I am trying to set up a schematron test for validating special characters in XML...
More specifically, I would like to throw a warning where there is an occurrence of the copyright symbol (Unicode U+00A9).
It seems that schematron xml files cannot be parsed when using any of the following notation for the rules...
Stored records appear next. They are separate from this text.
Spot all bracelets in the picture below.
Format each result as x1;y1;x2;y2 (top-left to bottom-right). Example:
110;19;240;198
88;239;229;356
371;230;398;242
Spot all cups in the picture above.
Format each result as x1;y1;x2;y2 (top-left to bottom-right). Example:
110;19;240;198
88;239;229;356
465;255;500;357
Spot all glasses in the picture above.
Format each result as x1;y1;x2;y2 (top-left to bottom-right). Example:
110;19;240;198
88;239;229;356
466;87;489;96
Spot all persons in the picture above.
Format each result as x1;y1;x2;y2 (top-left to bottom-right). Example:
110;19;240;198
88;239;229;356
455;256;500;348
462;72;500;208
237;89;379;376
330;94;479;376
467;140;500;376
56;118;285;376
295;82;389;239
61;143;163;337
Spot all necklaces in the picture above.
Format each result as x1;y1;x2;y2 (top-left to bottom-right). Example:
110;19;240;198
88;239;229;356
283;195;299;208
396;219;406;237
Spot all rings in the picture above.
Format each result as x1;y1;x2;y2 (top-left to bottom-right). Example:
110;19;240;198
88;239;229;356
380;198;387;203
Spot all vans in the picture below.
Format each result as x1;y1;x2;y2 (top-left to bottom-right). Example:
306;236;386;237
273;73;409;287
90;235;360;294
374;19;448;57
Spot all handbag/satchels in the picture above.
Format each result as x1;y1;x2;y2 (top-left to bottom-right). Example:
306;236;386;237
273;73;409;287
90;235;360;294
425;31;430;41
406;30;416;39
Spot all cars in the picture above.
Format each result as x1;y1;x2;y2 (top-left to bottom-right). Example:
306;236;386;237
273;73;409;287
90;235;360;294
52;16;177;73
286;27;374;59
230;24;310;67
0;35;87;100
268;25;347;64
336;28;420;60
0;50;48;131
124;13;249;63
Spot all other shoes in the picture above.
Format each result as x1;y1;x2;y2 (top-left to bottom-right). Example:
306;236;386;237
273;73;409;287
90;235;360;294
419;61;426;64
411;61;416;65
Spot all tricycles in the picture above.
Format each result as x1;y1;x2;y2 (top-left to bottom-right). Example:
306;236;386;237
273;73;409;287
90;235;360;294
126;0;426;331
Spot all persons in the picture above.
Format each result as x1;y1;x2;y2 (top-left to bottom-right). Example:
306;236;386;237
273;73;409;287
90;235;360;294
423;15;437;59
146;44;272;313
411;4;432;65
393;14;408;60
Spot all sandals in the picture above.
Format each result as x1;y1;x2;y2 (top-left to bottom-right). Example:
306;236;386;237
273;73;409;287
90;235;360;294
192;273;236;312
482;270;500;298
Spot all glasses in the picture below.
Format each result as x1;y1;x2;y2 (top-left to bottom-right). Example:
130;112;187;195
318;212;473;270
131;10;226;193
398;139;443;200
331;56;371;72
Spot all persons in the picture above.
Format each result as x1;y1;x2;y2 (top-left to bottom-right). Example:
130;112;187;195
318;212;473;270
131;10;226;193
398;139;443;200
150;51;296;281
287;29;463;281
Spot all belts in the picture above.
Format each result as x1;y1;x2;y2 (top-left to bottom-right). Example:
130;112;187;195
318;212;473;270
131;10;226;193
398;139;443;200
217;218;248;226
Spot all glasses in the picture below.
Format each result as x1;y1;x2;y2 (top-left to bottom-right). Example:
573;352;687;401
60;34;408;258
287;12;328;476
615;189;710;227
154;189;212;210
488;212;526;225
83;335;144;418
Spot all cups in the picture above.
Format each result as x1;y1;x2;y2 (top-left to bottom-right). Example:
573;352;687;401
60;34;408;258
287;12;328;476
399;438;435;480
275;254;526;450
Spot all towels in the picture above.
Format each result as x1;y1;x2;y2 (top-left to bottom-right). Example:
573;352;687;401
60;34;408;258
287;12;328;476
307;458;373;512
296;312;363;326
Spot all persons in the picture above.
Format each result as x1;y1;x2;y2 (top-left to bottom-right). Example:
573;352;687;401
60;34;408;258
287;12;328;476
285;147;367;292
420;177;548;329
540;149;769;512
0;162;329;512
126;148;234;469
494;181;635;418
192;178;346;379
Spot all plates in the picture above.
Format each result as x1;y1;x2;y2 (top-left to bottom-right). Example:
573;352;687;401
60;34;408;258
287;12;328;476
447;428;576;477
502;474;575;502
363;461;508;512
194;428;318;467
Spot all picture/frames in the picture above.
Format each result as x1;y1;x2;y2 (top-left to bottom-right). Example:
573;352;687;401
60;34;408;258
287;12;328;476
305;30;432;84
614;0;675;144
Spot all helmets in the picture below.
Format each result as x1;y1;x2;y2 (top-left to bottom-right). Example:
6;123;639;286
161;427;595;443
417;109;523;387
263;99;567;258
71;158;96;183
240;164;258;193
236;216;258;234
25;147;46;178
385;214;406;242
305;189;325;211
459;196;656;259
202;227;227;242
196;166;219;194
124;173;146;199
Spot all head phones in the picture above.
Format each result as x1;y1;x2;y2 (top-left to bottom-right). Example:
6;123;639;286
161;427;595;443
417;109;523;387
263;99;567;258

<iso:rule context="myelement>
<iso:report test="matches(., '\u00A9')">{ES1037} Copyright Symbol Detected</iso:report>
</iso:rule>
<iso:rule context="myelement>
<iso:report test="matches(., '\u{00A9}')">{ES1037} Copyright Symbol Detected</iso:report>
</iso:rule>
<iso:rule context="myelement>
<iso:report test="matches(., '\u{A9}')">{ES1037} Copyright Symbol Detected</iso:report>
</iso:rule>
<iso:rule context="myelement>
<iso:report test="matches(., '\x{00A9}')">{ES1037} Copyright Symbol Detected</iso:report>
</iso:rule>
Any schematron experts out there that know how to accomplish embedding a unicode character into a regex?
Thanks in advance...
You need to write the code as character entity like it is used for the XML Schema standard:
<?xml version="1.0" encoding="UTF-8"?>
<iso:schema xmlns:iso="http://purl.oclc.org/dsdl/schematron">
<iso:pattern id="unicode in regex">
<iso:rule context="a">
<iso:report test="matches(., '©')">
Copyright found
</iso:report>
</iso:rule>
</iso:pattern>
</iso:schema>